Era incapaz de reproducir el nasal acento tejano. En su ayuda vino un accidente. Se rompió una pierna cuando ya había rodado varias secuencias y tuvo que ser sustituido por Slim Pickens, un auténtico vaquero de Texas que competía en rodeos y era doble en cintas de acción.
Con sus tres papeles Sellers alcanzó el “estado de éxtasis cómico” que encandiló a Kubrick. Nada hacía pensar al principio la extraordinaria mutación que iba a producirse en el actor, sumido durante aquellos meses en un doloroso proceso de divorcio.
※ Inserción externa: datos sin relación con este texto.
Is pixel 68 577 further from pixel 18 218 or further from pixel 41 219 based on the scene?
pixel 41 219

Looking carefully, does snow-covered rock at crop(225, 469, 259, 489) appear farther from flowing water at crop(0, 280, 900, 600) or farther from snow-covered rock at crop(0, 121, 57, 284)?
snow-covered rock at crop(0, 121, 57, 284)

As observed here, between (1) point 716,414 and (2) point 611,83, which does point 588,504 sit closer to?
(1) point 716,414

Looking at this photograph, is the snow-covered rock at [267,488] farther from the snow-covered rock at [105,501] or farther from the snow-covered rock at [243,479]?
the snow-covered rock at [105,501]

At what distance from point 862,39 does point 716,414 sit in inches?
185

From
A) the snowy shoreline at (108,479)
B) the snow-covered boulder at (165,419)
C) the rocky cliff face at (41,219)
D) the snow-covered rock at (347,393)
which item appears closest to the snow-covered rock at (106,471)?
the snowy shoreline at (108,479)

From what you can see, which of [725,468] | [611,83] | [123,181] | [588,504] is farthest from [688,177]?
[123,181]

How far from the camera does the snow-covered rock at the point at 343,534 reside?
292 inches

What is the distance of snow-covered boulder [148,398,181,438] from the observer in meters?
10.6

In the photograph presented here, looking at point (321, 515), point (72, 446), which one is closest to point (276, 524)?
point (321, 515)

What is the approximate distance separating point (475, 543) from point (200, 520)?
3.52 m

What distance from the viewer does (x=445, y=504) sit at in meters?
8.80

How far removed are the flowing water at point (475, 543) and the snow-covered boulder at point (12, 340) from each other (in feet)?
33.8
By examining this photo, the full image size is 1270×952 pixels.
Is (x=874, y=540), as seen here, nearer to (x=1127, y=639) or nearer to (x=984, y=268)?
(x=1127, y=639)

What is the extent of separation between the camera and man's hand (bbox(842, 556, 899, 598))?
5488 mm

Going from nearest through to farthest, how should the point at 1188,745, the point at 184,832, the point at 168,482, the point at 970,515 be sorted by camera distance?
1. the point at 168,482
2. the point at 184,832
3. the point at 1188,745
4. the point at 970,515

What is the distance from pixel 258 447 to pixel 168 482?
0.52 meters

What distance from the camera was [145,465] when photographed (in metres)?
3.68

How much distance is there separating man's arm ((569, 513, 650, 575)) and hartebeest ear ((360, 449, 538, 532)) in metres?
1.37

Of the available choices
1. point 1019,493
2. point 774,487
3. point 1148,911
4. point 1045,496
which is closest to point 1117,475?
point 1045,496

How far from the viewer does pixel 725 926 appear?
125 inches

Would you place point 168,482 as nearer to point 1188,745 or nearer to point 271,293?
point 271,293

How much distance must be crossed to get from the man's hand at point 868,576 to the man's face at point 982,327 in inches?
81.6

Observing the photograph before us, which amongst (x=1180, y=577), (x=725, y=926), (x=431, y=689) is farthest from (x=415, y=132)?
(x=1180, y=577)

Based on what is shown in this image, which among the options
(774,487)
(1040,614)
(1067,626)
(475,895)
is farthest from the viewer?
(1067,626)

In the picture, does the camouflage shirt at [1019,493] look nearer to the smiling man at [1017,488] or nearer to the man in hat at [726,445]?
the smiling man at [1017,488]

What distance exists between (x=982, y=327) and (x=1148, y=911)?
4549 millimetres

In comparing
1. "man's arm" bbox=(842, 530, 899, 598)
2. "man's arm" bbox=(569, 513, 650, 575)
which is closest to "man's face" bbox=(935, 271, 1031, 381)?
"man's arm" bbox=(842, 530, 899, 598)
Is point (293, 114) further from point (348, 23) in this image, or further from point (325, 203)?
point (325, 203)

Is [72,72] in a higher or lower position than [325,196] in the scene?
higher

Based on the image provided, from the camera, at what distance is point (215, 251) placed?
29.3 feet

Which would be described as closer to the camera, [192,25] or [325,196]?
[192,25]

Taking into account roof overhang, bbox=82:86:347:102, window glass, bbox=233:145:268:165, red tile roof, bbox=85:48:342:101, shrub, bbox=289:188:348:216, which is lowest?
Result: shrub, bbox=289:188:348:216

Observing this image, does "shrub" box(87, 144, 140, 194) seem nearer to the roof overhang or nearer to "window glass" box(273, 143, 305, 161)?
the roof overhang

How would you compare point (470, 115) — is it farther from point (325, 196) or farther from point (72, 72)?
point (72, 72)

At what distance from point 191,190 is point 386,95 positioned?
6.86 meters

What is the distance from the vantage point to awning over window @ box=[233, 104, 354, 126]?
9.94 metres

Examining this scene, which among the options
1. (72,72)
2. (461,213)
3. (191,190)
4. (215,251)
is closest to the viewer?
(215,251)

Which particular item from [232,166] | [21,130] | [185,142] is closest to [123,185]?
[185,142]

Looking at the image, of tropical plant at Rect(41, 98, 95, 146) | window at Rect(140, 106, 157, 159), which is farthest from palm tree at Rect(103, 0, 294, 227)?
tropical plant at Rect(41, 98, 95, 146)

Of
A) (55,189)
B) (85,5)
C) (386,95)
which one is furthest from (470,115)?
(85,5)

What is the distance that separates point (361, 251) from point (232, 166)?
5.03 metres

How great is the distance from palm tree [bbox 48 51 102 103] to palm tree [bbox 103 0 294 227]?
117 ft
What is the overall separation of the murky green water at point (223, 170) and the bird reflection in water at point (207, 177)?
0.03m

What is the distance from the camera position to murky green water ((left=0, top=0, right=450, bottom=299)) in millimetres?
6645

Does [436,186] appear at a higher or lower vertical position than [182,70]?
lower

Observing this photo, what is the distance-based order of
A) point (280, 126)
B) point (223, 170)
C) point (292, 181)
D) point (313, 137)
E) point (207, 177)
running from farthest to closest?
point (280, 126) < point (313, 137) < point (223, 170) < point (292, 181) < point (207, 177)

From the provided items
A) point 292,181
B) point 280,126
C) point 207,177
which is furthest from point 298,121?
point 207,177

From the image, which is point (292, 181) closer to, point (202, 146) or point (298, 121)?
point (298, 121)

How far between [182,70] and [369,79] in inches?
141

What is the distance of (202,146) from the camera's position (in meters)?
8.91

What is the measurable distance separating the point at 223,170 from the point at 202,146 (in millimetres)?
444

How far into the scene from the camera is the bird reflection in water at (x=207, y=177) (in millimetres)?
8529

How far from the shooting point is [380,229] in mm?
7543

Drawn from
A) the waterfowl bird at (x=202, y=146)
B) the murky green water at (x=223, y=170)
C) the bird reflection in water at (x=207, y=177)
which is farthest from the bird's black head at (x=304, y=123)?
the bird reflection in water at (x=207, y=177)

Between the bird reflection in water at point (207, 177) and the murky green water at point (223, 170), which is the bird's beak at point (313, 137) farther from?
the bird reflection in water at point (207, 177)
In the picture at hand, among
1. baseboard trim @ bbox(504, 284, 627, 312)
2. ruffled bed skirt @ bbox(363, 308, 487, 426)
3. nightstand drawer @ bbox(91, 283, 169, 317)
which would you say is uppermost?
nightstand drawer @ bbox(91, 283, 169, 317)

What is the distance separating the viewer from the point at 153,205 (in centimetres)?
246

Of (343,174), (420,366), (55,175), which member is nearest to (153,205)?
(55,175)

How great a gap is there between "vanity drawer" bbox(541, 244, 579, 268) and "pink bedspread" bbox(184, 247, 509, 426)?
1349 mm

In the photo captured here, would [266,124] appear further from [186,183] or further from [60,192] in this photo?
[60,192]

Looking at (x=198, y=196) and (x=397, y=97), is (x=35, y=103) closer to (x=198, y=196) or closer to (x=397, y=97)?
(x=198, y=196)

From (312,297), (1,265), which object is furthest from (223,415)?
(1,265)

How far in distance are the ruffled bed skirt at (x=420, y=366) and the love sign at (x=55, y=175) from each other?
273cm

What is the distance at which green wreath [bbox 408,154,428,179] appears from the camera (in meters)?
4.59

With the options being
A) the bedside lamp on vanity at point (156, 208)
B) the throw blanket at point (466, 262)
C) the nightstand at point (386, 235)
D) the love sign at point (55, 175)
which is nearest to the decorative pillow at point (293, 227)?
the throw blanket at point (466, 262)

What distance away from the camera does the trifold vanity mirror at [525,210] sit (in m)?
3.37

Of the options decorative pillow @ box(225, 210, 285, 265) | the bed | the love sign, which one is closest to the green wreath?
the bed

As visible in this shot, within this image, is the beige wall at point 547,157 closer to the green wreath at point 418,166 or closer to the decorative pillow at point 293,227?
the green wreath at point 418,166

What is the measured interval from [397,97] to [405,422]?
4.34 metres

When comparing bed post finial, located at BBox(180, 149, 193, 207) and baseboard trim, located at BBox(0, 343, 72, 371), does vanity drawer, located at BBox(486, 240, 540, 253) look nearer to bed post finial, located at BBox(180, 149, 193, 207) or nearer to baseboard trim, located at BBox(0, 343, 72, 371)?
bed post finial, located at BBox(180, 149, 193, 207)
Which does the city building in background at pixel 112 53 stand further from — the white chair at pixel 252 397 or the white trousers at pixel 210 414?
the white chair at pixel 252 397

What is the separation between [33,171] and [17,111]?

Llegaba deprimido a los estudios y cuando se aproximaba el momento del rodaje revivía, cogía ritmo y emitía la serena voz del presidente americano intentando evitar el desastre que había provocado su propio personal, o giraba alocado en la silla de ruedas del consejero nazi, o aguantaba flemático, dentro del traje de capitán británico, los disparates alucinados del general de brigada, antes de regresar a la depresión cuando concluía la jornada.
“Por lo que a mí respecta, Kubrick es un dios”, dijo Sellers.
Quizá si uno tomara irónicamente la exageración de Sellers podría imaginar al propio Kubrick apareciendo en la apertura y el cierre de la película (como un Hitchcock con sus exhibiciones fugaces en las suyas): qué es sino la mirada de dios la de esa cámara que observa desde arriba las nubes que impiden ver la tierra o la que observa a distancia las malhadadas consecuencias de la acción de los hombres, los nubosos penachos que ascienden tras un estallido nuclear. Como si lanzara, en broma, una advertencia seria sobre el precario futuro de sus semejantes.
Filmin emite a partir de hoy viernes ‘¿Teléfono rojo? Volamos hacia Moscú’.